PUNCTUATION: The Itch of Writing Guide
What you need to know about punctuation, including how not to commit a comma splice
Since we were all speakers before we were writers, meaning was first expressed by how something was said; punctuation evolved to help those few who could read to share written texts with everyone else.
This new post in the Itch of Writing Guides series concentrates on how writers can use these shared systems of communication to convey their narrative.
Punctuation still has these two roles in writing:
evoking the pattern and rhythm of how the meaning is expressed
articulating the meaning of the written sentence itself.
This is true for prose narrative as well as dialogue, because even a written ‘voice’ has its origins in speech. Commas evoke the tiny lift at the end of a phrase, dashes get used for all sorts of small pauses, full stops might express how a statement stops dead, even if it isn’t a grammatically complete sentence.
The grammarians set about explaining and systematising how it all works - aka ‘the rules’ – but they tended to focus on the semantic meaning, and not reckon with the expressive aspects that creative writing needs just as much. So sometimes you may have to choose: what is correct in formal grammar for making meaning clear may not be right for making your prose as expressive and emotionally clear as it needs to be.
But that’s not a free pass for anyone who can’t be bothered to learn and understand the conventions. You’re only likely to make your writing more expressive, while never sacrificing clarity and meaning, if you have internalised a really strong sense of how and why those conventions work.
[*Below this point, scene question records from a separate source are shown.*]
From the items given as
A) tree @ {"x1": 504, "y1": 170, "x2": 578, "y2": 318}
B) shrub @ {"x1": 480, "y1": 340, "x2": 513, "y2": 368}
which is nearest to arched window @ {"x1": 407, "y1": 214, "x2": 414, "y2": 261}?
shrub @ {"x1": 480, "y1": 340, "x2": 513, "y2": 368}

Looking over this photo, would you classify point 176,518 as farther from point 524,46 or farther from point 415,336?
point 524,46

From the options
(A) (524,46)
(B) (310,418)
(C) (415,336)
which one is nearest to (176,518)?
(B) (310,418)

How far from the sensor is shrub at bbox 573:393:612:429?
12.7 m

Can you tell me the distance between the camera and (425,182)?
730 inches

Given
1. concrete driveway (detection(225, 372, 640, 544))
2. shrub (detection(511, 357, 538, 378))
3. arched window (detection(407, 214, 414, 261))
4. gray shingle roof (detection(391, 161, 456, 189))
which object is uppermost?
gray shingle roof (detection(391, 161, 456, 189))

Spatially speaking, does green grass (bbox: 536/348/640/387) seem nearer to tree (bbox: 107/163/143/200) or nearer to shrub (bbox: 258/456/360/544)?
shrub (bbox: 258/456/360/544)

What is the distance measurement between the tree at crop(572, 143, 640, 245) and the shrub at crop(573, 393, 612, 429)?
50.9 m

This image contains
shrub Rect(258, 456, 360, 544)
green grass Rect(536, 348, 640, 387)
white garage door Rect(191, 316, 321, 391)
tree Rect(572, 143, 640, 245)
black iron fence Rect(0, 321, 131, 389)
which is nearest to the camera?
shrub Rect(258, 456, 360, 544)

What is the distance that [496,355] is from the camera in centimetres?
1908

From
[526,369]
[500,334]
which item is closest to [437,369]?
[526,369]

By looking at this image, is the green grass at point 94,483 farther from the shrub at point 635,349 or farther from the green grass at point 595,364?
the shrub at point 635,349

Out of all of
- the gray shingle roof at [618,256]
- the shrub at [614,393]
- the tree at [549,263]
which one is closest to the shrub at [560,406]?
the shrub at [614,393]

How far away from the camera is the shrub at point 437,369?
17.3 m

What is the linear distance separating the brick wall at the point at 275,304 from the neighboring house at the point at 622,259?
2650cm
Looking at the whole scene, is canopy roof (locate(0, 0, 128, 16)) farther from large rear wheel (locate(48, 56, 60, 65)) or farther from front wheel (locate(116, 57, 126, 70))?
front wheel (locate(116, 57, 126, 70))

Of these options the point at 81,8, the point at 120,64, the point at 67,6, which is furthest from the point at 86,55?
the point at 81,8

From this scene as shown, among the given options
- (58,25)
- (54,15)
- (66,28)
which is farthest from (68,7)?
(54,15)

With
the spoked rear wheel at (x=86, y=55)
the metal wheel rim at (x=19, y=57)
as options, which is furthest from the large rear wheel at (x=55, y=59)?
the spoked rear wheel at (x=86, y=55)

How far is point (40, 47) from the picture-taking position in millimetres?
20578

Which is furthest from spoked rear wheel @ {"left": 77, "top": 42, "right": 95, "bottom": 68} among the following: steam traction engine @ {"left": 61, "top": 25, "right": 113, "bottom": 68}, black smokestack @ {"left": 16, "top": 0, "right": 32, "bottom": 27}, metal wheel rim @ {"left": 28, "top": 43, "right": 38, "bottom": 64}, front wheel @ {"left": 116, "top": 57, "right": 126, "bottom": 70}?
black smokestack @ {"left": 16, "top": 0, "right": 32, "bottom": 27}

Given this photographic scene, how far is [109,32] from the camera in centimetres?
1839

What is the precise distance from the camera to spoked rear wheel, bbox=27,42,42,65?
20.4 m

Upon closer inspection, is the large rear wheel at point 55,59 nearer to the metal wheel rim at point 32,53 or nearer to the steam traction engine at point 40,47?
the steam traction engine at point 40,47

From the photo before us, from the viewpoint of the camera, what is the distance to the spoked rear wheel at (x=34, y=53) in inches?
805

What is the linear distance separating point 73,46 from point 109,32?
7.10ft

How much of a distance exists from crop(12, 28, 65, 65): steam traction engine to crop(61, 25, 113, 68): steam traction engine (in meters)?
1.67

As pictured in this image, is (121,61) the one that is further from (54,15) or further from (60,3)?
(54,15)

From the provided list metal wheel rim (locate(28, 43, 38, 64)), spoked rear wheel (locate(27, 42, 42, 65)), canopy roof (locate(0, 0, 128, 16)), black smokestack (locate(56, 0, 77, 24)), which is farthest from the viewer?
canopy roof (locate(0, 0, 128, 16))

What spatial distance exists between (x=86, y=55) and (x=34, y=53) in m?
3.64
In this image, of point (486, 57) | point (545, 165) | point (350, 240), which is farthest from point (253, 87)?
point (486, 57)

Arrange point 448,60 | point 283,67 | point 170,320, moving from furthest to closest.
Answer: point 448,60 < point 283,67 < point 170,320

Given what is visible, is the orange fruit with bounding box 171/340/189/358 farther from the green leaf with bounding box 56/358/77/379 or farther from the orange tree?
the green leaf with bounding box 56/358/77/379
When you’re trying to move beyond correct, to right, Reading like a writer, and reading aloud can really help: when did you last stop to study and think about how your favourite writers punctuate?
On the other hand, don’t panic. Your manuscript is not a published book, it’s only a tool for producing a published book, so for many of the minor (and often disputed) conventions, being clear and consistent is what matters. Your editor or publisher may well have a different house style, and you can cross that bridge when you come to it.